In a Memory Clinic cohort of MCI patients, additive interactions between APOE ε4 and several neuropsychiatric symptoms (depression, apathy, anxiety, agitation, appetite/eating changes, irritability) significantly predict conversion to dementia, while most individual main effects are weaker. Behavioral and genetic risk factors are largely independent, but their convergence yields the most discriminative prognostic signal. These findings support combined behavioral–genetic risk profiling in clinical settings to identify vulnerable MCI patients. Although APOE status is not modifiable, NPS may be targetable through pharmacologic and non-pharmacologic interventions, potentially improving outcomes.
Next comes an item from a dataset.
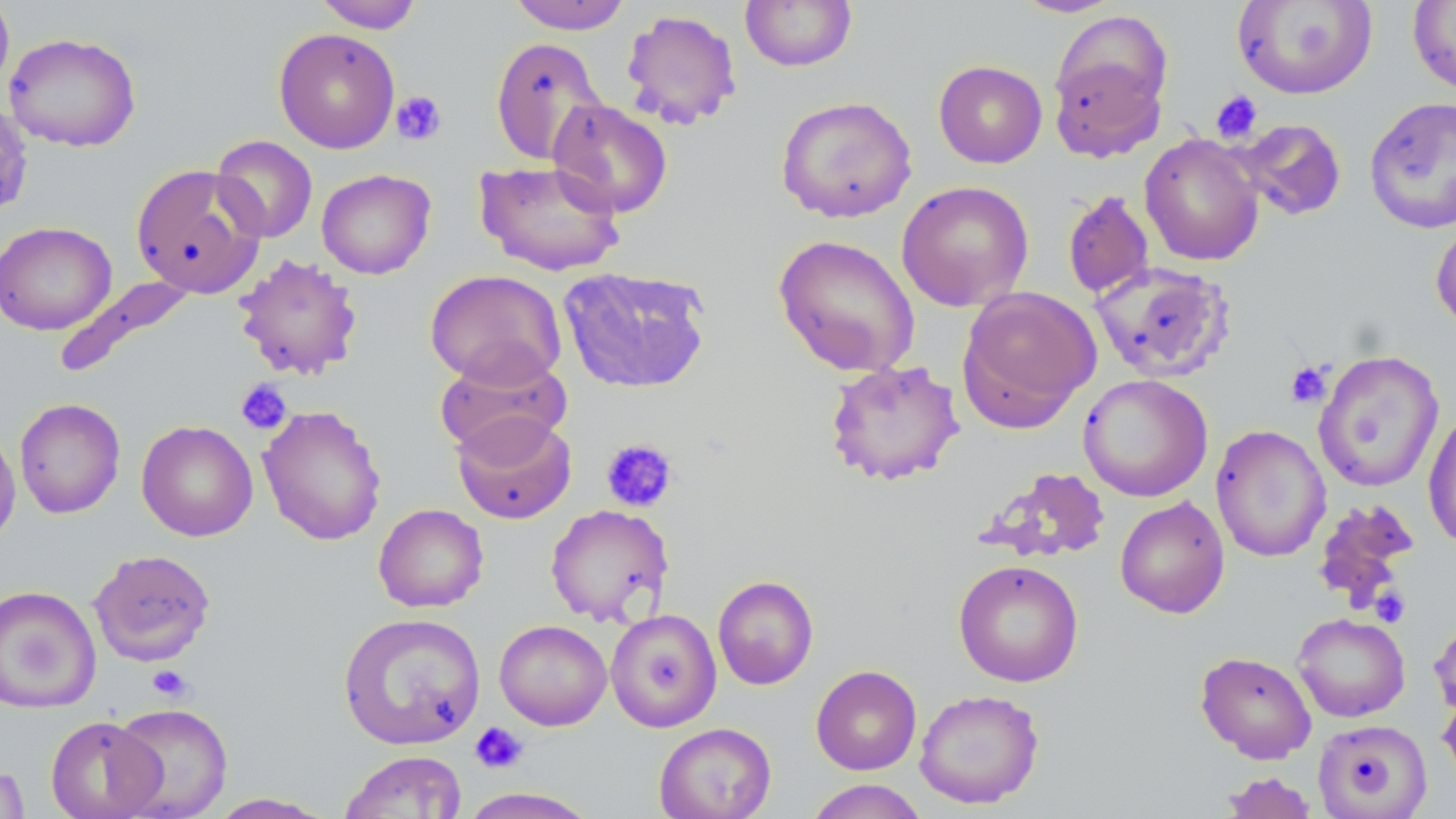
Approximate bounding boxes as (x1, y1, x2, y2) in pixels. Uninfected red blood cell locations: (0, 0, 15, 99), (312, 0, 423, 32), (507, 0, 634, 34), (1009, 0, 1125, 18), (1232, 0, 1378, 100), (1407, 0, 1456, 97), (740, 1, 857, 72), (620, 8, 743, 131), (1048, 27, 1170, 161), (273, 28, 400, 153), (3, 32, 142, 152), (490, 36, 608, 165), (933, 60, 1047, 168), (776, 95, 917, 223), (1364, 96, 1456, 234), (548, 99, 673, 217), (1233, 118, 1348, 221), (1139, 133, 1264, 267), (210, 135, 318, 243), (475, 159, 626, 276), (131, 163, 267, 299), (316, 168, 436, 279), (896, 180, 1034, 312), (1061, 189, 1155, 299), (1430, 217, 1456, 332), (0, 220, 116, 335), (773, 233, 921, 377), (233, 253, 364, 381), (1089, 262, 1236, 383), (558, 265, 712, 394), (425, 269, 567, 389), (53, 276, 197, 379), (957, 286, 1101, 430), (434, 350, 571, 459), (1313, 350, 1445, 493), (823, 359, 965, 487), (1078, 374, 1213, 502), (14, 397, 126, 518), (258, 405, 387, 546), (1423, 409, 1456, 551), (451, 411, 577, 524), (136, 420, 258, 542), (0, 421, 21, 550), (1210, 424, 1331, 562), (978, 466, 1113, 563), (1115, 496, 1230, 618), (1310, 498, 1420, 618), (373, 504, 489, 613), (545, 504, 674, 627), (89, 549, 216, 666), (953, 559, 1084, 687), (712, 575, 819, 690), (0, 585, 101, 714), (605, 608, 721, 732), (338, 612, 486, 751), (1292, 612, 1410, 722), (1430, 614, 1456, 720), (493, 620, 612, 730), (1195, 650, 1317, 763), (811, 665, 922, 775), (914, 688, 1045, 809), (1438, 689, 1456, 787), (109, 702, 234, 819), (45, 715, 165, 819), (1313, 719, 1432, 819), (654, 722, 776, 819), (339, 751, 467, 818), (0, 758, 30, 819), (1220, 772, 1318, 818), (803, 779, 930, 819), (456, 787, 603, 818), (206, 793, 336, 818). Platelet locations: (390, 90, 447, 146), (1210, 90, 1263, 144), (1285, 360, 1334, 408), (235, 378, 292, 435), (600, 438, 678, 514), (1369, 587, 1410, 627), (147, 665, 194, 702), (470, 721, 528, 773). Slide-level diagnosis: no evidence of blood parasites. 1000x magnification. Single field of view. Image is 1456×819 pixels. Thin blood film. Light microscopy. May-Grünwald-Giemsa stain.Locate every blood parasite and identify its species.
Future research should include longer follow-up periods, adequately powered analyses of low-prevalence NPS, and exploration of biological mechanisms underlying these interactions, as well as validation across diverse clinical populations.

- Follow-up duration was relatively short (mean ~2 years), limiting assessment of longer-term conversion dynamics and stability of interaction estimates. - Low-prevalence NPS (elation/euphoria, motor disturbances) were excluded, potentially missing interactions for rare symptoms; clinical referral patterns may further reduce their observation in this setting. - APOE ε4 primarily confers AD risk, while conversion outcomes included all dementias; although most converters had AD (~74%), this may introduce some imprecision in gene–behavior interaction estimates across mixed dementia etiologies.